Start by determining the representation format for both the input queries and model responses. For example, a basic setup might treat both queries and responses as strings. Alternatively, a query might also include log probabilities, with each representation structured like this: ('Hello world', [-6.333, -2.1111]).
These representations are essential because they will be used as inputs for your quality and cost estimations. This library is flexible and allows for any kind of representation you need.

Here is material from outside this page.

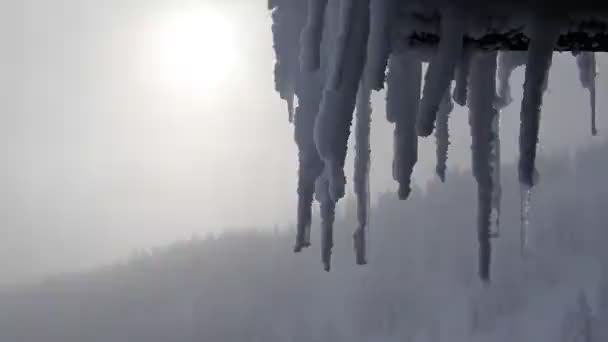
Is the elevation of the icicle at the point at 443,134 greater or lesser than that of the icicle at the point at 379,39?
lesser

Next, create your custom quality and cost estimators. Both should be implemented as classes that include a predict function. Both the quality and cost estimators should extend from the provided base classes:
from selection import BaseCostComputer, BaseQualityComputer
class YourCostComputer(BaseCostComputer):
def predict(self, questions, model_answers):
...
class YourQualityComputer(BaseQualityComputer):
def predict(self, questions, model_answers):
...The predict function takes two inputs:
-
questions: A list of queries using your chosen representation format. -
model_answers: A list of lists, wheremodel_answers[i][j]contains the response from model$j$ to question$i$ . If the model hasn't been selected to answer a specific question yet, the corresponding value will be None. Thus, your quality and cost computers should be able to handle these None values and still return an estimate.
For example:
questions = [
('Hello world', [-6.333, -2.1111]),
('Cascade Routing', [-3.222, -1.1111])
]
model_answers = [
[None, None], # no model selected for the first question yet
['Great idea', None] # first model responded to the second question
]Cost Estimator Your cost estimator should return a list of costs for each model applied to each question, like so:
output = cost_estimator.predict(questions, model_answers)
print(output)
# Output:
[
[1.43, 2.6] # Cost for question 1 for each model
[1.1, 2.4] # Cost for question 2 for each model
]Quality Estimator: For the quality estimation, return the quality score and the uncertainty for each estimate (as a covariance matrix). If you're not handling uncertainty, you can return None in place of the covariance matrix. Here's an example:
output = cost_estimator.predict(questions, model_answers)
print(output)
# Output:
[
[0.5, 0.9] # Quality for question 1
[0.4, 0.8] # Quality for question 2
], [
np.array([0.1, 0.01], [0.01, 0.1]), # Covariance for question 1
None # No covariance for question 2
]We have implemented a default strategy to return these covariances that works well for most use cases. To enable this default strategy, you should fit the covariances on some training data (a couple hundred samples should suffice):
# assumes that model_answers contains no None values
quality_estimator.fit_covariances(questions, model_answers)In the predict method, you can then return the covariance estimates:
def predict(self, questions, model_answers):
...
return your_predictions, self.predict_covariances(questions, model_answers)Examples of simple estimators can be found in src/selection/quality_computer.py and src/selection/cost_computer.py, while more complex ones (i.e., for classification and free-form tasks) are located in src/selection/classification.py and src/selection/open_form.py.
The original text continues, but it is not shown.